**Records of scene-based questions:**
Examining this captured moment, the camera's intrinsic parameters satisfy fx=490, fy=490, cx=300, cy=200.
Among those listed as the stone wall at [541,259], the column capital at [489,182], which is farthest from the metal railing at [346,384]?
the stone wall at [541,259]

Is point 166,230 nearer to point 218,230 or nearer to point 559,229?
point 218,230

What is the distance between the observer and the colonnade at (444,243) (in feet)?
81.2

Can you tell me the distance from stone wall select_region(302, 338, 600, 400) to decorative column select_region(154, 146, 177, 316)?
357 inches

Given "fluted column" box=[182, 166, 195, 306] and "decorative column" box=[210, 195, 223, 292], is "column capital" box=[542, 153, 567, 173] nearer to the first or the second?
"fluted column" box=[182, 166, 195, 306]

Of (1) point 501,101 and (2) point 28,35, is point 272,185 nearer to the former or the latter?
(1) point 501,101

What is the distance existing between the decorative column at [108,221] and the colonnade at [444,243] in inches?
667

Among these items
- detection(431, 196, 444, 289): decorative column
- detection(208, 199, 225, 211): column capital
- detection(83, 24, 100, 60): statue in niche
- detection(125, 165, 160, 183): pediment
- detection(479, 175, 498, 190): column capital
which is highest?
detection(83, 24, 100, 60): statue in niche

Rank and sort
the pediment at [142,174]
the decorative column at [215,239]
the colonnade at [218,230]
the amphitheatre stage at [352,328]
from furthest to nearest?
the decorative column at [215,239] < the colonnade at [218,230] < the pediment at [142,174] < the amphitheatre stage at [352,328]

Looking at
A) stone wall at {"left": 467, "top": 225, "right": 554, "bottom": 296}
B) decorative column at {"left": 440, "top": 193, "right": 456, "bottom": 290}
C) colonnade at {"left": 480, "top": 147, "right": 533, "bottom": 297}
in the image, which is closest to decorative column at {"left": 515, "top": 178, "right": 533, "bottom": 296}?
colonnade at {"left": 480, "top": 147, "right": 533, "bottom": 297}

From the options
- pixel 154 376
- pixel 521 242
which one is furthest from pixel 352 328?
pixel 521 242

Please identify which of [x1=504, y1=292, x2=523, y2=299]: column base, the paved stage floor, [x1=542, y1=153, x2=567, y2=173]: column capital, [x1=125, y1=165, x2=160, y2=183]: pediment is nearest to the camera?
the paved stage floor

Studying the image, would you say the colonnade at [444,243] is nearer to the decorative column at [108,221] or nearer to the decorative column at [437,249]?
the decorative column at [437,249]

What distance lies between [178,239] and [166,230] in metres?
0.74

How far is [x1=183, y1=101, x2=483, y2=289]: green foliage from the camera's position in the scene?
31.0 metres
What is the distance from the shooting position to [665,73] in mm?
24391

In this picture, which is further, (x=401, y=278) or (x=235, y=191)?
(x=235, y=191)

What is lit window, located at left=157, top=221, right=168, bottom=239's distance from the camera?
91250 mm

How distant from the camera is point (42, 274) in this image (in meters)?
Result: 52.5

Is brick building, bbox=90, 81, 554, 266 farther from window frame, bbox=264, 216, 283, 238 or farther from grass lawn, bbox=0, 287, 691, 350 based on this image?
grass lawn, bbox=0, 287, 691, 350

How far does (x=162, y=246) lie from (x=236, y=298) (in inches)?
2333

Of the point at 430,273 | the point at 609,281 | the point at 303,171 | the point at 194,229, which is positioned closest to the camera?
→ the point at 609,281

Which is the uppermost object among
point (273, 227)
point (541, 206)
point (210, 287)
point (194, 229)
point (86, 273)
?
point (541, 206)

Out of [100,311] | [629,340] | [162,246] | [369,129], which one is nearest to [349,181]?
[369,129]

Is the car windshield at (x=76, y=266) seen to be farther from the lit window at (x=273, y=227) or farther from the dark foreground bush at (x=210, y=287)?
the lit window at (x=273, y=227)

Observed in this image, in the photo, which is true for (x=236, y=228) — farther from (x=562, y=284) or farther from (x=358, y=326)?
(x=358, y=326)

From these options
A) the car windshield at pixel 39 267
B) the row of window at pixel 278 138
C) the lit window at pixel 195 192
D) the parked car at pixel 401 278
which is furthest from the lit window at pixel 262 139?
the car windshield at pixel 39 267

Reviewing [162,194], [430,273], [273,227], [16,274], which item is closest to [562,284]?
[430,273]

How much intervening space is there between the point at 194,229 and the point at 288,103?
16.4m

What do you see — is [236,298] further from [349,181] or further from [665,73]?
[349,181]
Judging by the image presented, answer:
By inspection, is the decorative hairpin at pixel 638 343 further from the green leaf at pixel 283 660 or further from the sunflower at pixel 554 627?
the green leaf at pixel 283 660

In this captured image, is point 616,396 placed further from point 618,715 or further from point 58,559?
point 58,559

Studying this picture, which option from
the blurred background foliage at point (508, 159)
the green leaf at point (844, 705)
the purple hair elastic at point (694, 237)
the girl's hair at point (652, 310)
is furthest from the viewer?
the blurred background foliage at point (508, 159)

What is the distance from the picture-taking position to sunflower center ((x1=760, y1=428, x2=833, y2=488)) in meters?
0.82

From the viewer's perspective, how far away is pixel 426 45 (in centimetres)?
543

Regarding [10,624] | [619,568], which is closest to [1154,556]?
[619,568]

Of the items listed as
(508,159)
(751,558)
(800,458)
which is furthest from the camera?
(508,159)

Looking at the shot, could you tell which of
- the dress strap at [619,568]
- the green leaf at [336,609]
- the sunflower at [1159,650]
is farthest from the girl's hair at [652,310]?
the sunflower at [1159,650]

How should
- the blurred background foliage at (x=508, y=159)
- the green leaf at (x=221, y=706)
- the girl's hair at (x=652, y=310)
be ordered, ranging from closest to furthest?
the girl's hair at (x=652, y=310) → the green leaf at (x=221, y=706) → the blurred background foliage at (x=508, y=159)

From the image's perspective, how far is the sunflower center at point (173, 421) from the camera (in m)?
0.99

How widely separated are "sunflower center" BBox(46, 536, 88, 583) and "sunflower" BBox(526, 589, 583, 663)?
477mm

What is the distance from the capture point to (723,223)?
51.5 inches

**Problem description:**
Every record above should be output exactly.

**Reply to the task:**
Examining this captured moment, the camera's intrinsic parameters satisfy fx=490, fy=490, cx=300, cy=200.
Among those listed as the stone wall at [541,259], the column capital at [489,182], which is farthest from the metal railing at [346,384]?
the stone wall at [541,259]

Is point 166,230 nearer to point 218,230 or nearer to point 559,229?
point 218,230

What is the distance between the observer and the colonnade at (444,243) (in feet)?
81.2

Can you tell me the distance from stone wall select_region(302, 338, 600, 400) to decorative column select_region(154, 146, 177, 316)?
357 inches

Given "fluted column" box=[182, 166, 195, 306] and "decorative column" box=[210, 195, 223, 292], is "column capital" box=[542, 153, 567, 173] nearer to the first or the second?
"fluted column" box=[182, 166, 195, 306]

Of (1) point 501,101 and (2) point 28,35, is point 272,185 nearer to the former or the latter?
(1) point 501,101

What is the distance existing between the decorative column at [108,221] and the colonnade at [444,243] in inches?
667

Among these items
- detection(431, 196, 444, 289): decorative column
- detection(208, 199, 225, 211): column capital
- detection(83, 24, 100, 60): statue in niche
- detection(125, 165, 160, 183): pediment
- detection(479, 175, 498, 190): column capital
which is highest?
detection(83, 24, 100, 60): statue in niche

Rank and sort
the pediment at [142,174]
the decorative column at [215,239]
the colonnade at [218,230]
the amphitheatre stage at [352,328]
from furthest to nearest?
the decorative column at [215,239] < the colonnade at [218,230] < the pediment at [142,174] < the amphitheatre stage at [352,328]

Looking at
A) stone wall at {"left": 467, "top": 225, "right": 554, "bottom": 296}
B) decorative column at {"left": 440, "top": 193, "right": 456, "bottom": 290}
C) colonnade at {"left": 480, "top": 147, "right": 533, "bottom": 297}
in the image, which is closest to decorative column at {"left": 515, "top": 178, "right": 533, "bottom": 296}?
colonnade at {"left": 480, "top": 147, "right": 533, "bottom": 297}

From the options
- pixel 154 376
- pixel 521 242
which one is furthest from pixel 352 328?
pixel 521 242

Please identify which of [x1=504, y1=292, x2=523, y2=299]: column base, the paved stage floor, [x1=542, y1=153, x2=567, y2=173]: column capital, [x1=125, y1=165, x2=160, y2=183]: pediment is nearest to the camera?
the paved stage floor

Studying the image, would you say the colonnade at [444,243] is nearer to the decorative column at [108,221] or nearer to the decorative column at [437,249]?
the decorative column at [437,249]

What distance lies between [178,239] and [166,230] in metres?
0.74

How far is [x1=183, y1=101, x2=483, y2=289]: green foliage from the camera's position in the scene?
31.0 metres
What is the distance from the shooting position to [665,73] in mm?
24391

In this picture, which is further, (x=401, y=278) or (x=235, y=191)?
(x=235, y=191)

What is lit window, located at left=157, top=221, right=168, bottom=239's distance from the camera?
91250 mm

How distant from the camera is point (42, 274) in this image (in meters)?
Result: 52.5

Is brick building, bbox=90, 81, 554, 266 farther from window frame, bbox=264, 216, 283, 238 or farther from grass lawn, bbox=0, 287, 691, 350 based on this image?
grass lawn, bbox=0, 287, 691, 350

How far does (x=162, y=246) lie from (x=236, y=298) (in inches)?
2333

Of the point at 430,273 | the point at 609,281 | the point at 303,171 | the point at 194,229, which is positioned closest to the camera?
→ the point at 609,281

Which is the uppermost object among
point (273, 227)
point (541, 206)
point (210, 287)
point (194, 229)
point (86, 273)
?
point (541, 206)

Out of [100,311] | [629,340] | [162,246] | [369,129], which one is nearest to [349,181]?
[369,129]

Is the car windshield at (x=76, y=266) seen to be farther from the lit window at (x=273, y=227) or farther from the dark foreground bush at (x=210, y=287)?
the lit window at (x=273, y=227)

Observed in this image, in the photo, which is true for (x=236, y=228) — farther from (x=562, y=284) or farther from (x=358, y=326)?
(x=358, y=326)

From these options
A) the car windshield at pixel 39 267
B) the row of window at pixel 278 138
C) the lit window at pixel 195 192
D) the parked car at pixel 401 278
which is furthest from the lit window at pixel 262 139?
the car windshield at pixel 39 267

Reviewing [162,194], [430,273], [273,227], [16,274], which item is closest to [562,284]?
[430,273]

How much intervening space is there between the point at 194,229 and the point at 288,103?
16.4m

What do you see — is [236,298] further from [349,181] or further from [665,73]?
[349,181]
Judging by the image presented, answer:
By inspection, is the decorative hairpin at pixel 638 343 further from the green leaf at pixel 283 660 or further from the sunflower at pixel 554 627?
the green leaf at pixel 283 660

In this captured image, is point 616,396 placed further from point 618,715 or further from point 58,559?
point 58,559

Studying this picture, which option from
the blurred background foliage at point (508, 159)
the green leaf at point (844, 705)
the purple hair elastic at point (694, 237)
the girl's hair at point (652, 310)
is furthest from the viewer?
the blurred background foliage at point (508, 159)

What is the distance from the picture-taking position to sunflower center ((x1=760, y1=428, x2=833, y2=488)) in meters?
0.82

From the viewer's perspective, how far away is pixel 426 45 (in centimetres)?
543

Regarding [10,624] | [619,568], which is closest to [1154,556]?
[619,568]

Of the items listed as
(508,159)
(751,558)
(800,458)
which is furthest from the camera?
(508,159)

Looking at the shot, could you tell which of
- the dress strap at [619,568]
- the green leaf at [336,609]
- the sunflower at [1159,650]
is farthest from the girl's hair at [652,310]?
the sunflower at [1159,650]

How should
- the blurred background foliage at (x=508, y=159)
- the green leaf at (x=221, y=706)
- the girl's hair at (x=652, y=310)
be ordered, ranging from closest to furthest?
the girl's hair at (x=652, y=310) → the green leaf at (x=221, y=706) → the blurred background foliage at (x=508, y=159)

From the image's perspective, how far is the sunflower center at point (173, 421) from the camera (in m)?
0.99

How widely separated are "sunflower center" BBox(46, 536, 88, 583) and "sunflower" BBox(526, 589, 583, 663)?
477mm

What is the distance from the capture point to (723,223)?
51.5 inches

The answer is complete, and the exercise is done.